METEO 815
Applied Atmospheric Data Analysis

Regression Overview

Prioritize...

At the end of this section you should have a basic understanding of regression, know what we use it for, why we use it, and what the difference is between interpolation and extrapolation.

Read...

We began with hypothesis testing, which told us whether two variables were distinctly different from one another. We then used chi-square testing to determine whether one variable was dependent on another. Next, we examined the correlation, which told us the strength and sign of the linear relationship. So what’s the next step? Fitting an equation to the data and estimating the degree to which that equation can be used for prediction. 

What is Regression?

Regression is a broad term that encompasses any statistical methods or techniques that model the relationship between two variables. At the core of a regression analysis is the process of fitting a model to the data. Through a regression analysis, we will use a set of methods to estimate the best equation that relates X to Y.

The end goal of regression is typically prediction. If you have an equation that describes how variable X relates to variable Y, you can use that equation to predict variable Y. This, however, does not imply causation. Likewise, similar to correlation, we can have cases in which a spurious relationship exists. But by understanding the theory behind the relationship (do we believe that these two variables should be related?) and through metrics that determine the strength of our best fit (to what degree does the equation successfully predict variable Y?), we can successfully use regression for prediction purposes.

I cannot stress enough that obtaining a best fit through a regression analysis does not imply causation and, many times, the results from a regression analysis can be misleading. Careful thought and consideration should be given when using the result of a regression analysis; use common sense. Is this relationship realistically expected?

Types of Regression

The most common and probably the easiest method of fitting, is the linear fit. Linear regression, as it is commonly called, attempts to fit a straight line to the data. As the name suggests, use this method if the data looks linear and the residuals (error estimates) of the model are normally distributed (more on this below). We want to again begin by plotting our data.

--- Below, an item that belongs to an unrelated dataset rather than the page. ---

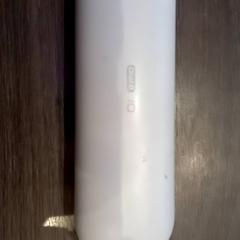 Cepillo de dientes eléctrico, ha sido reportado por Leonardo Royal Hotel Amsterdam con iLost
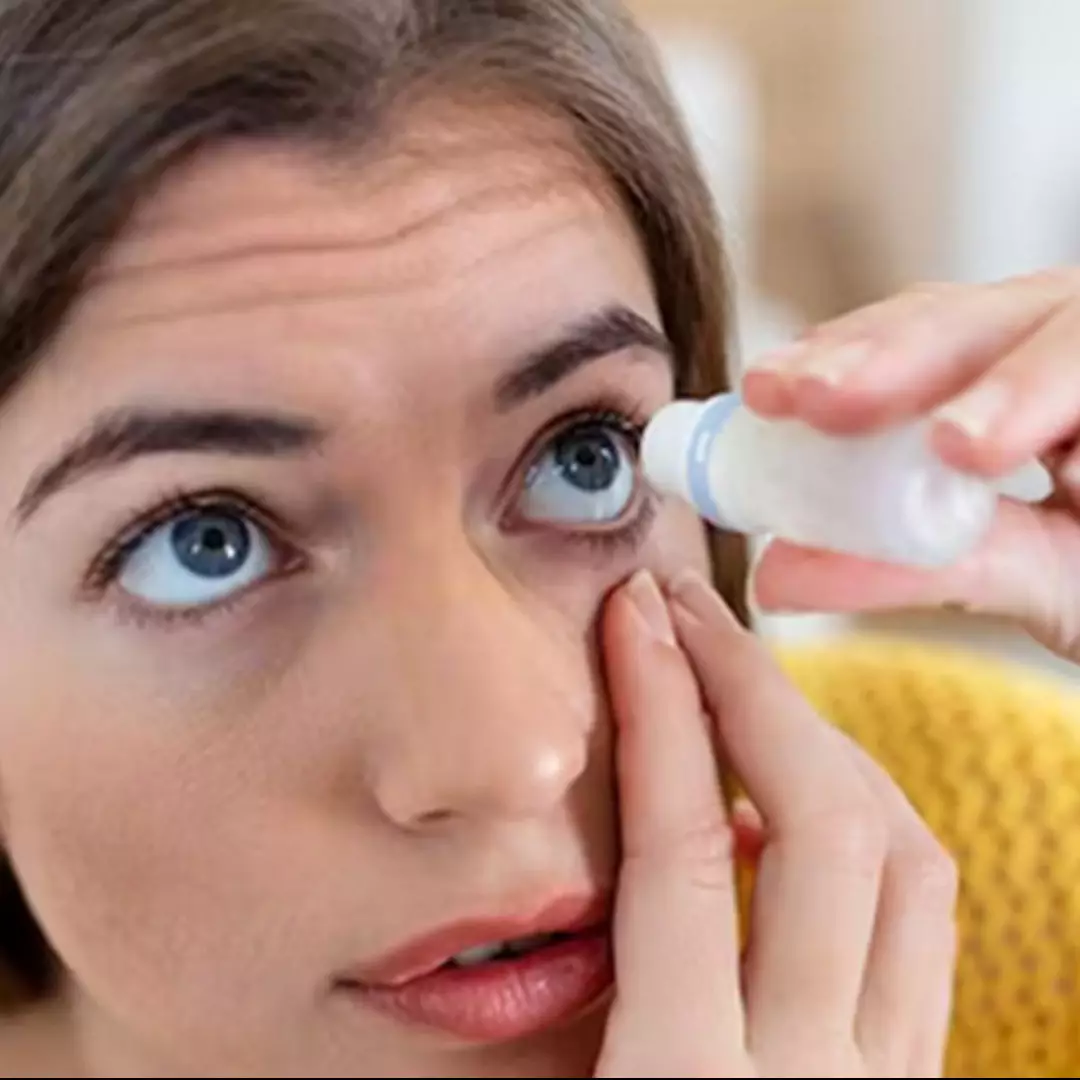 Jangan panik, begini trik atasi stick softlens menempel di bola mata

Three graphs: Linear, Linear, and Non-linear
The figure on the left shows an example of a positive linear relationship, the middle shows a negative linear relationship, and the right shows a non-linear relationship. 
Credit: J.Roman

The figures above show you two examples of linear relationships in which linear regression would be suitable and one example of a nonlinear relationship in which linear regression would be ill-suited. So what do we do for non-linear relationships? We can fit other equations to these curves, such as quadratic, exponential, etc. These are generally lumped into a category called non-linear regression. We will discuss non-linear regression techniques along with multi-variable regression in the future. For now, let’s focus on linear regression.

Interpolation vs. Extrapolation

There are a number of reasons to fit a model to your data. One of the most common is the ability to predict Y based on an observed value of X. For example, we may believe there is a linear relationship between the temperature at Station A and the temperature at Station B. Let’s say we have 50 observations ranging from 0-25. When we fit the data, we are interpolating between the observations to create a smooth equation that allows us to insert any value from Station A, whether it has been previously observed or not, to estimate the value from Station B. We create a seamless transition between actual observations from variable X and values that have not occurred yet. This interpolation occurs, however, only over the range in which the inputs have been observed. If the model is fitted to data from 0-25, then the interpolation occurs between the values of 0 and 25.

Extrapolation occurs when you want to estimate the value of Y based on a value of X that’s outside the range in which the model was created. Using the same example, this would be for values less than 0 or greater than 25. We take the model and extend it to values outside of the observed data range.

Assuming that this pattern holds for data outside the observed range is a very large assumption. It could be that the variables outside this range follow a similar shape, such as linear, but the parameters of the equation could be entirely different. Alternatively, it could be that the variables outside of this range follow a completely different shape. It could be that the data follows a linear shape for one portion and an exponential fit for another, requiring two distinctly different equations. Although we won’t be focusing on predicting in this lesson, I want to make it clear the difference between interpolation and extrapolation, as we will indirectly employ this throughout the lesson. For now, I suggest only using a model from a regression analysis when the values are within the range of data it was created with (both for the independent variable, X, and dependent variable, Y). 

Normality Assumption

When you perform a linear regression, the residuals (error estimates-this will be discussed in more detail later on) of the model must be normally distributed. This is more important later on for more advanced analyses. For now, I suggest creating a histogram of the residuals to visually test for normality or if your dataset is large enough you can use the central limit theory and assume normality.